- TEXTE EXTRAIT -

Ce recueil factice (désormais désigné comme Recueil Nancel) conservé à la Bibliothèque de la Sorbonne a appartenu à Nicolas de Nancel dont l’ex-libris figure sur le plat de la reliure : « Nicolaus Nancelius Trachyensis », et la devise au dos : « Deo duce et auspice » – équivalent latin de sa devise grecque : sun theô. Nancel y a rassemblé cinq ouvrages : l’édition de 1554 de la Rhétorique de Talon, dont c'est le seul exemplaire connu, et celle de la même année des Institutions dialectiques de Ramus, avec leurs contreparties respectives, publiées la même année, dans le clan des « logiciens » fidèles à Aristote : la Rhétorique de Guillaume Cathelineau, professeur au collège de Reims, et les Préceptes dialectiques de Nicolas de Grouchy (dont la première édition remonte à 1552). La Description de toute la dialectique de Joannes Foetius Ferreolaeus conclut l’ensemble dans la lignée d’Agricola (division de la dialectique en invention et jugement et rhétorique considérée comme pendant de la dialectique). La juxtaposition des pièces réunies par Nancel reproduit, avec les œuvres publiées des maîtres, le schéma de la disputatio scolaire proche de celle qu’il pratique la même année comme élève en fin d’études.

- DONNÉES FOURNIES -

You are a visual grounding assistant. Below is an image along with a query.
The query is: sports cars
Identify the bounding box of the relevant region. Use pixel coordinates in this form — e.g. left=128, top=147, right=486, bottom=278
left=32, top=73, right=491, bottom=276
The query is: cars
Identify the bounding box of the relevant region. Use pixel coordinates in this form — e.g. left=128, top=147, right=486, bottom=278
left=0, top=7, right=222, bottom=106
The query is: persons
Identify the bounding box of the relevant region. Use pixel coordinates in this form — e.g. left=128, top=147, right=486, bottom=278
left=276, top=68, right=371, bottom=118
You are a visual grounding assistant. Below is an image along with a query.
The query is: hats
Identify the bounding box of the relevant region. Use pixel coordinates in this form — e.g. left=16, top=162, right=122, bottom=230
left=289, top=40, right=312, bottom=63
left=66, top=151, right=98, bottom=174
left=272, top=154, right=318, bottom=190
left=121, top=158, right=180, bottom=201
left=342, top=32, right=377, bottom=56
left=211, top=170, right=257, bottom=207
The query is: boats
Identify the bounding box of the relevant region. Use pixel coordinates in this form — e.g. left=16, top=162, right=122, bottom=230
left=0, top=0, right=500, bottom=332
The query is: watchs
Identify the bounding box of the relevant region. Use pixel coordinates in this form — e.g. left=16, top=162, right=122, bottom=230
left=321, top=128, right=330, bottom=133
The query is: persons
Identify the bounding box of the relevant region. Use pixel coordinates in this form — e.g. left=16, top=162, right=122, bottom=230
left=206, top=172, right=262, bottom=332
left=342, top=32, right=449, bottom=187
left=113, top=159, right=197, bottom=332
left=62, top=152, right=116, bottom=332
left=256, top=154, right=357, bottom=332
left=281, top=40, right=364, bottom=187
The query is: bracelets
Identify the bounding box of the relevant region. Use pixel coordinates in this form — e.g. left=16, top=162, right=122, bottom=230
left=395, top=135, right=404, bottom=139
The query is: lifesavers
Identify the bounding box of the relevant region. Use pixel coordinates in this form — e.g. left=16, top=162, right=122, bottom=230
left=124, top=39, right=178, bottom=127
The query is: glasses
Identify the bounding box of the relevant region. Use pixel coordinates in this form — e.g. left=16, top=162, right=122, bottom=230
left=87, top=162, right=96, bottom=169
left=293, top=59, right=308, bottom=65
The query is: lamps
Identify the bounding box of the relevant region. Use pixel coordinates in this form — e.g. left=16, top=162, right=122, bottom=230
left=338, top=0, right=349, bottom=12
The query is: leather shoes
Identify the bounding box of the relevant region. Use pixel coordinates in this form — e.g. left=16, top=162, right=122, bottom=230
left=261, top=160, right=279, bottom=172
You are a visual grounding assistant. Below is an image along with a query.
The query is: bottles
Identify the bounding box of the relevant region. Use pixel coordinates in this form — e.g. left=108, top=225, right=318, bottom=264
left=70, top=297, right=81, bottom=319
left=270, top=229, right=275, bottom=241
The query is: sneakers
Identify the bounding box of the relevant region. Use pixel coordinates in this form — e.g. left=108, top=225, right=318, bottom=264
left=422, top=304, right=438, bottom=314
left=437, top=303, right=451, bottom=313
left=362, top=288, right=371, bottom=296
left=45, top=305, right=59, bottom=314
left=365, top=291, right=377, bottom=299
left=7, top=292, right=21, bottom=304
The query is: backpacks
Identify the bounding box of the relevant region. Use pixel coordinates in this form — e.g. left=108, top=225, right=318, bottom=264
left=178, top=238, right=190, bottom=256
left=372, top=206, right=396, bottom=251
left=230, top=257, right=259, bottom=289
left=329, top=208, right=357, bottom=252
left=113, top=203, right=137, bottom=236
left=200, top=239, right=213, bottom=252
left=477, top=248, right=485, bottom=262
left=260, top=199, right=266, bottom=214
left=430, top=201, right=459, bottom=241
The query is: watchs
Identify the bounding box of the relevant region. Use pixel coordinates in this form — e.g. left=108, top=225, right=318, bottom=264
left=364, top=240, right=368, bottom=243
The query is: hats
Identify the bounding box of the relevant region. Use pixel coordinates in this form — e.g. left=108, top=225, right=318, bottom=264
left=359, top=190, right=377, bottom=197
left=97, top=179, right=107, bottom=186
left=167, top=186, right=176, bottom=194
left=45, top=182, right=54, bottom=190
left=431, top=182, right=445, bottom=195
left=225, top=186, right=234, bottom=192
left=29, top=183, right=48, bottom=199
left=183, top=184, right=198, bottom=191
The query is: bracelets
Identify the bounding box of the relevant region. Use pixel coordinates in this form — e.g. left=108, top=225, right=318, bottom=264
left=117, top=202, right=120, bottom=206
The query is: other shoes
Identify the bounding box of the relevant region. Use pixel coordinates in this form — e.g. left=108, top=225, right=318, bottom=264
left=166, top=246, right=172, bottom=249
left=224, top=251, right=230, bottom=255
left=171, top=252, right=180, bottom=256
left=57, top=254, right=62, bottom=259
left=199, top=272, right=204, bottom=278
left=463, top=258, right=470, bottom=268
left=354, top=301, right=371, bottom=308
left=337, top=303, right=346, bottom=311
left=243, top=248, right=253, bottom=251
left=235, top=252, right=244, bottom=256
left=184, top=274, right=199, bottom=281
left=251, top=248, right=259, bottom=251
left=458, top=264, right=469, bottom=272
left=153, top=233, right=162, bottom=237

- TRAVAIL DEMANDÉ -
Poursuivez le texte consacré au recueil de Nicolas de Nancel à partir de l'endroit où il s'arrête. Le matériel fourni n'est pas nécessaire ici.

- RÉSULTAT OBTENU -
Jean Péna (1531/32-1558)

Jean Péna, trad. des Sphériques de Théodose de Tripoli, 1558 [HJR 4= 90. Pièce 1]

Jean Péna est né à Moustiers, en Provence, en 1531 ou 1532. Recruté au Collège de Presles pour ses talents de copiste, il obtient sa maîtrise ès arts sous la direction de Talon. Ramus destine ce passionné de latin, de grec et surtout de philosophie naturelle et de mathématiques, à le décharger du fardeau des mathématiques (Ramus, Collectaneae praefationes (1599), 1969, p. 135). Il obtient une chaire de mathématiques au Collège Royal en 1556, mais il meurt de phtisie le 23 août 1558, à l’âge de 26 ans. Nancel raconte que Péna a traduit plusieurs textes mathématiques antiques, avec Frédéric Reisner et lui-même (Nancel, Petri Rami vita, p. 205). Entre 1556, l'année de sa nomination comme professeur royal de mathématiques, et 1558, l'année de sa mort prématurée, il publie trois traductions de textes mathématiques grecs  : l'Optique, la Catoptrique et les Éléments de musique d'Euclide, et les Sphériques de Théodose de Tripoli.

Dans la préface, Péna énonce l’utilité de la sphérique, l’usurpation de Théodose par Vitellion, enfin, le caractère défectueux de la traduction latine précédente, dont il pense qu’elle a été faite sur la version arabe et non grecque qui l’allonge et l’obscurcit considérablement.

Antoine Loysel ou Loisel (1536-1617)

Jurisconsulte, auteur des Institutes coustumières (1608), Loisel a étudié au collège de Presles. Il fut, avec Nicolas Bergeron, l’exécuteur testamentaire de Ramus.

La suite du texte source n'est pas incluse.